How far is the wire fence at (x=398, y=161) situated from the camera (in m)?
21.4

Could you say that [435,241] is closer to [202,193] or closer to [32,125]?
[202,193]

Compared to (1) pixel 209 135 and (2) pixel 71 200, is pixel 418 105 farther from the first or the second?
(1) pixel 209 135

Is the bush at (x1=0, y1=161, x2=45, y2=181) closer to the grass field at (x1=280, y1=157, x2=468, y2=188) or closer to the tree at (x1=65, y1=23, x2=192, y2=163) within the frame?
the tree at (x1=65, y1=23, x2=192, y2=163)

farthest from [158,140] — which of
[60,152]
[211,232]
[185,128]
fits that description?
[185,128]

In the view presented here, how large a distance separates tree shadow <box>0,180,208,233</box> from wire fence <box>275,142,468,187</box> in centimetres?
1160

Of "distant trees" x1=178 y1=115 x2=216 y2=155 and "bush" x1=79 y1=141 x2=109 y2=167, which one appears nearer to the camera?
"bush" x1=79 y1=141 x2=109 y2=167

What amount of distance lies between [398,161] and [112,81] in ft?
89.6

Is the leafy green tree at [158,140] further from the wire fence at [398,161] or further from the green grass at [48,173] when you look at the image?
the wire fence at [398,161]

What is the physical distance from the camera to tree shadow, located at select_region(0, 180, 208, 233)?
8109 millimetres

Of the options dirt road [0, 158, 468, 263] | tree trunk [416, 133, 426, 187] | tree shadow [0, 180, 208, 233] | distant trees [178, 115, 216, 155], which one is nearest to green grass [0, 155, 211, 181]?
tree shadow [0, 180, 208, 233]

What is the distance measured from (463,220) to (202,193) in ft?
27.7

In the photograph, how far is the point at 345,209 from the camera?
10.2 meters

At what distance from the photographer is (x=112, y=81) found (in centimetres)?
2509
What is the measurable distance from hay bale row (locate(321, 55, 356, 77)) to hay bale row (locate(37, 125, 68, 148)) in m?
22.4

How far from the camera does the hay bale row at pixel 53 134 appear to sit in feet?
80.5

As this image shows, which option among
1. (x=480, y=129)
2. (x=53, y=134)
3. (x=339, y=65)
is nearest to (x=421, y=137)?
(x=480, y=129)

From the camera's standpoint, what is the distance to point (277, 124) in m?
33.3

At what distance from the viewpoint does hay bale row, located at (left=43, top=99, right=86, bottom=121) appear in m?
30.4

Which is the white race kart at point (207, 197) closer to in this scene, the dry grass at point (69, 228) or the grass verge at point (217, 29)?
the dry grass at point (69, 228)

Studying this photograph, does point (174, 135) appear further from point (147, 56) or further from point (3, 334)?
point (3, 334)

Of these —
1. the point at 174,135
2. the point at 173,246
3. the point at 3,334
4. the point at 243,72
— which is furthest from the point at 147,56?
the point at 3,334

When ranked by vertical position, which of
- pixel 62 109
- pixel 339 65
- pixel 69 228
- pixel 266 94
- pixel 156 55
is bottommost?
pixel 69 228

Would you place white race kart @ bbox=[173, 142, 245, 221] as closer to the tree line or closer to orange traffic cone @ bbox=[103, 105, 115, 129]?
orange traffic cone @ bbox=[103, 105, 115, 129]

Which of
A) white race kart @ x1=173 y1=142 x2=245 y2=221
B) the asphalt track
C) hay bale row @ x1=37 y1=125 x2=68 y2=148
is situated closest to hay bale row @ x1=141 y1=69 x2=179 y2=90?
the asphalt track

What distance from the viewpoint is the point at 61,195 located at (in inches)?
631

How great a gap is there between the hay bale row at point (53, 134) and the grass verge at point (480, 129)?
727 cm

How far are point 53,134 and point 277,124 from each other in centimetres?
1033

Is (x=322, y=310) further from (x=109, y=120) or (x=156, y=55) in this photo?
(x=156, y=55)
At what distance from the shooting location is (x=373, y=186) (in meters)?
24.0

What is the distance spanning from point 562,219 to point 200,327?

STATED EXERCISE:
Quote all of the data above word for word, from the first line to the last, without changing anything.

RESULT OF THE EXERCISE:
How far is the wire fence at (x=398, y=161) situated from the camera (in m)?
21.4

Could you say that [435,241] is closer to [202,193] or closer to [32,125]?
[202,193]

Compared to (1) pixel 209 135 and (2) pixel 71 200, is pixel 418 105 farther from the first or the second?
(1) pixel 209 135

Is the bush at (x1=0, y1=161, x2=45, y2=181) closer to the grass field at (x1=280, y1=157, x2=468, y2=188) or closer to the tree at (x1=65, y1=23, x2=192, y2=163) within the frame?
the tree at (x1=65, y1=23, x2=192, y2=163)

farthest from [158,140] — which of
[60,152]
[211,232]
[185,128]
fits that description?
[185,128]

In the view presented here, how large a distance separates tree shadow <box>0,180,208,233</box> from wire fence <box>275,142,468,187</box> in centimetres?
1160

Of "distant trees" x1=178 y1=115 x2=216 y2=155 and "bush" x1=79 y1=141 x2=109 y2=167, which one appears nearer to the camera?
"bush" x1=79 y1=141 x2=109 y2=167

What amount of distance lies between [398,161] and [112,81] in ft?
89.6

Is the leafy green tree at [158,140] further from the wire fence at [398,161] or further from the green grass at [48,173] when you look at the image?
the wire fence at [398,161]

What is the physical distance from the camera to tree shadow, located at select_region(0, 180, 208, 233)?
8109 millimetres

Of the options dirt road [0, 158, 468, 263] | tree trunk [416, 133, 426, 187] | tree shadow [0, 180, 208, 233] | distant trees [178, 115, 216, 155], which one is nearest to green grass [0, 155, 211, 181]?
tree shadow [0, 180, 208, 233]

What is the distance measured from (463,220) to (202,193) in ft?
27.7

In the photograph, how far is the point at 345,209 from the camera?
10.2 meters

At what distance from the photographer is (x=112, y=81) found (in centimetres)?
2509
What is the measurable distance from hay bale row (locate(321, 55, 356, 77)) to hay bale row (locate(37, 125, 68, 148)) in m?
22.4

How far from the camera does the hay bale row at pixel 53 134 appear to sit in feet?
80.5

As this image shows, which option among
1. (x=480, y=129)
2. (x=53, y=134)
3. (x=339, y=65)
is nearest to (x=421, y=137)?
(x=480, y=129)

From the camera's standpoint, what is the distance to point (277, 124) in m?
33.3

At what distance from the viewpoint does hay bale row, located at (left=43, top=99, right=86, bottom=121) appear in m?
30.4

Which is the white race kart at point (207, 197) closer to in this scene, the dry grass at point (69, 228) or the grass verge at point (217, 29)?
the dry grass at point (69, 228)

Studying this photograph, does point (174, 135) appear further from point (147, 56) or further from point (3, 334)?
point (3, 334)

Of these —
1. the point at 174,135
2. the point at 173,246
3. the point at 3,334
4. the point at 243,72
— which is furthest from the point at 147,56?
the point at 3,334

When ranked by vertical position, which of
- pixel 62 109
- pixel 339 65
- pixel 69 228
- pixel 266 94
- pixel 156 55
is bottommost?
pixel 69 228

Would you place white race kart @ bbox=[173, 142, 245, 221] as closer to the tree line or closer to orange traffic cone @ bbox=[103, 105, 115, 129]?
orange traffic cone @ bbox=[103, 105, 115, 129]

Which of
A) white race kart @ x1=173 y1=142 x2=245 y2=221
B) the asphalt track
C) hay bale row @ x1=37 y1=125 x2=68 y2=148
is situated closest to hay bale row @ x1=141 y1=69 x2=179 y2=90?
the asphalt track

What distance from the viewpoint is the point at 61,195 located at (in inches)?
631

How great a gap is there between the hay bale row at point (53, 134) and the grass verge at point (480, 129)?
727 cm

How far are point 53,134 and point 277,124 from each other in centimetres?
1033

Is (x=322, y=310) further from (x=109, y=120) or (x=156, y=55) in this photo?
(x=156, y=55)
At what distance from the shooting location is (x=373, y=186) (in meters)?
24.0

What is the distance spanning from point 562,219 to point 200,327?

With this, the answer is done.